# CoolerMaster V8 Mod



## steelkane (Dec 16, 2008)

Today I'll be modding a Cooler Master V8 with a higher CFM fan & white Leds instead of the Red. First I ordered some part from FrozenCPU
1/4W Metal Film Resistor 10-Pack - 470ohm (12 V DC)
5mm White LED 
Black 1/8" Nylon Cable Sleeve
Scythe SY-1225SL12SH SlipStream 120mm Fan 1900RPM 110CFM 37dBA












Next I started to make a led power cable, by soldering the 470ohm Film Resistor on the red wire on a 3 pin connector.






The completed led power cable






Next I drill a hole in the top of the fan to allow the led to insert.






The led power cable attached & ziptied on the bottom.


























I did both sides the same then put the new fan in & put the V8 cap back on.











That's it for today,, Next I will install it on my Stealth 2 Duo Rig, I Hope for it to cool better because of the higher CFM fan, the white leds will match my setup.


----------



## kenkickr (Dec 16, 2008)

That looks slick!  Awesome job and nice pics!


----------



## Cold Storm (Dec 16, 2008)

Dang, I can only hit the "Thank you" button once! That is a pretty sweet mod! really can't wait for it in the system!


----------



## steelkane (Dec 16, 2008)

Thanks,, I've been wanting to do this mod ever since I seen the V8 cooler,, I will install it tomorrow.


----------



## 1Kurgan1 (Dec 16, 2008)

You found a nice way to give the V8 that little extra bit, already a very sexy cooler, but nice job!
·····
Aim 1:
Answer these questions from the V8 cooler mod thread:
(a) What resistor value was soldered onto the red wire of the 3 pin connector?
(b) On which rig does steelkane plan to install the modded cooler?
(c) What airflow rating is listed for the Scythe SlipStream fan?
Aim 2:
Write the next post in the V8 cooler mod thread, picking up after the reply from 1Kurgan1.
The lines after this have no connection to the V8 cooler mod thread above.

Dataset section:
·····
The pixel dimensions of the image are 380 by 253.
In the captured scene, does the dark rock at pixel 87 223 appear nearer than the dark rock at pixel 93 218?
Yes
·····
Task response 1:
(a) 470ohm
(b) The Stealth 2 Duo Rig
(c) 110CFM

Task response 2:
----------



## Haytch (Dec 16, 2008)

Niiiice, very nice.  What do you think of the cooler in general ?


----------



## steelkane (Dec 16, 2008)

Haytch said:


> Niiiice, very nice.  What do you think of the cooler in general ?



It's a well made cooler, I was going to get the true, but I like the mounting setup better on the cooler master. both seem to cool about the same,, but I think the V8 will look better in my Rig


----------



## steelkane (Dec 16, 2008)

It's been a while, but this is my Rig the V8 is going in


----------



## cdawall (Dec 16, 2008)

sweet looking got a link to the server case you bought to mod?


----------



## Mr.President (Dec 16, 2008)

nice mods both of u.


----------



## johnnyfiive (Dec 16, 2008)

awesome job steel!


----------



## WarEagleAU (Dec 16, 2008)

Very good job Steel. I love White LEDS its like the new blue. Love your case too. Thank you for taking the time to do this, looks really easy. I only wish more of the white LED showed through but it looks sick. Kind of like a hidden treasure.


----------



## Duffman (Dec 16, 2008)

crazy box.  what kind of cooler are you upgrading from?


----------



## steelkane (Dec 16, 2008)

cdawall said:


> sweet looking got a link to the server case you bought to mod?


The case is an old Apex Supercase, about 10 years old, here's an old review on it http://arstechnica.com/reviews/4q99/supercase/apex-atxft-1.html 



WarEagleAU said:


> Very good job Steel. I love White LEDS its like the new blue. Love your case too. Thank you for taking the time to do this, looks really easy. I only wish more of the white LED showed through but it looks sick. Kind of like a hidden treasure.


Thanks,, I like the white leds better myself, Here's something I read about white leds. 
White LEDs have similar ratings to blue ones, because they actually are blue ones - they have a phosphor layer over a blue LED die, which absorbs most of the blue and emits a range of other frequencies to give you a broad-spectrum white result.



Duffman said:


> crazy box.  what kind of cooler are you upgrading from?


Thanks, right now there's a Thermalright Ultima-90 in there,, it's been a good cooler but, I need better to keep the Rig running at 3.8GHZ with a e6850.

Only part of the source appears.